(Items from a data source)
# # #
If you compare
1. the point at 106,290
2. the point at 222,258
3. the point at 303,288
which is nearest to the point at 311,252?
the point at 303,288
# # #
= GIVEN EXERCISE =
Turn every line of the rows above into a Markdown table with the columns "Line" and "Text", numbering the lines in order and leaving out any blank lines.

= EXERCISE SOLUTION =
| Line | Text |
|---|---|
| 1 | If you compare |
| 2 | 1. the point at 106,290 |
| 3 | 2. the point at 222,258 |
| 4 | 3. the point at 303,288 |
| 5 | which is nearest to the point at 311,252? |
| 6 | the point at 303,288 |